Confira as avaliações de A Missy Errada, nova comédia romântica da Netflix

David Spade e Molly Sims em The Wrong Missy (Reprodução / Netflix)
David Spade e Molly Sims em The Wrong Missy (Reprodução / Netflix)

Na última semana estrou na Netflix a comédia romântica A Missy Errada (The Wrong Missy). O longa metragem mostra um encontro casual em um aeroporto entre Tim e Missy, os dois acabam criando uma conexão. Após o encontro casual, Tim decide convidar Missy para um novo encontro, mas acaba enviando a mensagem para outra Missy e acaba tendo o pior encontro de todos os tempos. O filme tem direção de Tyler Spindel, músicas compostas por Mateo Messina e cinematografia de Theo Van de Sande. O elenco é formado por Lauren Lapkus, David Spade, Molly Sims, Sarah Chalke e Nick Swardson.

As primeiras impressões de A Missy Errada já foram divulgadas, no IMDb, o filme conseguiu a nota 5,8 / 10, enquanto no Rotten Tomatoes teve 34% de aprovação da crítica e e 52% de aprovação do público geral. Leia abaixo alguns comentários sobre a mais nova estreia da Netflix:

“…não é sua culpa se você decidir parar no meio de The Wrong Missy. É realmente muito genérico e demonstra mau gosto cômico…” – Tatat Bunnag, Bangkok Post.
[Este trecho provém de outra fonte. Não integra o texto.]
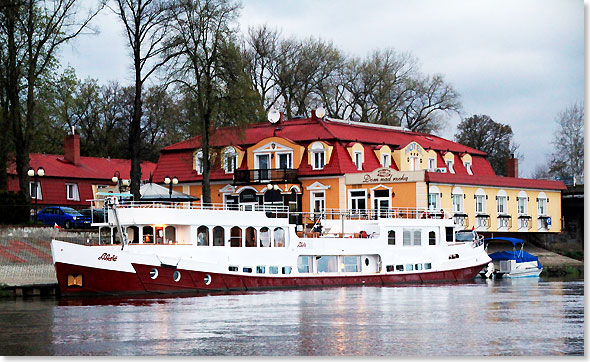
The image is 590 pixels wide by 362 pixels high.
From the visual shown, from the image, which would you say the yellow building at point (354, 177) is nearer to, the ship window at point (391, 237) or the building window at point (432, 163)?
the building window at point (432, 163)

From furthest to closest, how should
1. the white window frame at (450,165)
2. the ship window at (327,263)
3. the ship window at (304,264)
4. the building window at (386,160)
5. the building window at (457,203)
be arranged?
the white window frame at (450,165) < the building window at (386,160) < the building window at (457,203) < the ship window at (327,263) < the ship window at (304,264)

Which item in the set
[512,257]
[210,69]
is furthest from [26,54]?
[512,257]

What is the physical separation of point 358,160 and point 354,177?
2.27m

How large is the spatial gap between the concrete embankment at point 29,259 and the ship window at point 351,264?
10520mm

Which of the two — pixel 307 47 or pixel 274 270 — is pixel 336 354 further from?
pixel 307 47

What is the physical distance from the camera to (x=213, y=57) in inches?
1919

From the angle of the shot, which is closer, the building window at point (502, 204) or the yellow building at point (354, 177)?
the yellow building at point (354, 177)

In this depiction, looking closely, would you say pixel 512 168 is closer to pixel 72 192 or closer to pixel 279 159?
pixel 279 159

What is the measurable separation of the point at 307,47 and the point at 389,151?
9862 mm

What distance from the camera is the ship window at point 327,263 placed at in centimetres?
4291

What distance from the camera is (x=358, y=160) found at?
58.8 metres

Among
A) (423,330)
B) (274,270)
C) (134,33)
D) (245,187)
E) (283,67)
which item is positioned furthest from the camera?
(283,67)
“Por fim, The Wrong Missy é mais um filme de personagens malucos e bastante agradáveis, todos com o sádico escritor de comédia em uma história que sobrevive em um punhado de momentos exagerados e dignos de admiração” – Alan Ng, Film Threat.
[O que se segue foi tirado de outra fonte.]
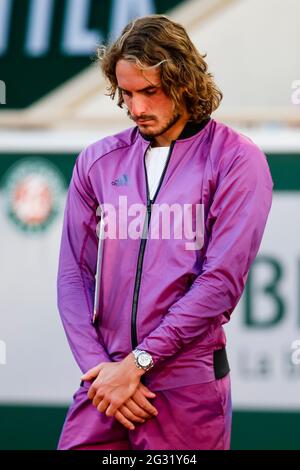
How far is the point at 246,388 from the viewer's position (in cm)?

“Um filme muito no espírito de Forgetting Sarah Marshall, mas sem seu elenco e escrita carismáticos” – James Croot, Stuff.co.nz.
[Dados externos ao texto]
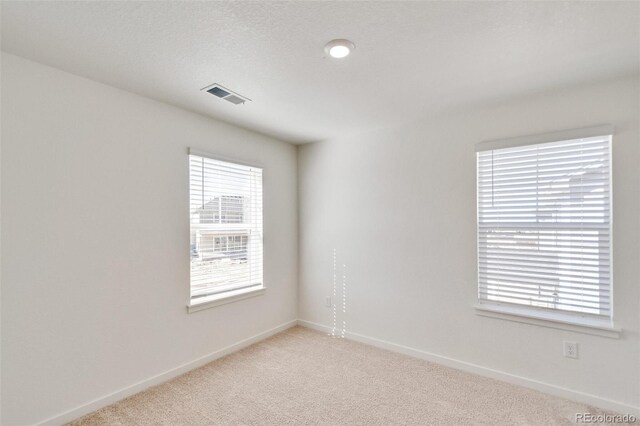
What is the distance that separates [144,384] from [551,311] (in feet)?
10.8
“Uma comédia maluca que é um pouco imprevisível e que cumpre seu objetivo de nos dar boas piadas” – Kiko Vega, Espinof.

“David Spade, Lauren Lapkus não pode salvar esse caso tenso” – Christian Toto, HollywoodInToto.com.

“Estritamente para os fãs das estrelas ou qualquer pessoa que deseje comer porcarias cinematográficas” – Peter Canavese, Celluloid Dreams.

“The Wrong Missy é um jogo leve, o tipo de filme que é difícil sugerir que alguém realmente escolha assistir, mas se o seu algoritmo de alguma forma cair nele, ele oferece uma certa diversão inofensiva” – Mark Olsen, Los Angeles Times.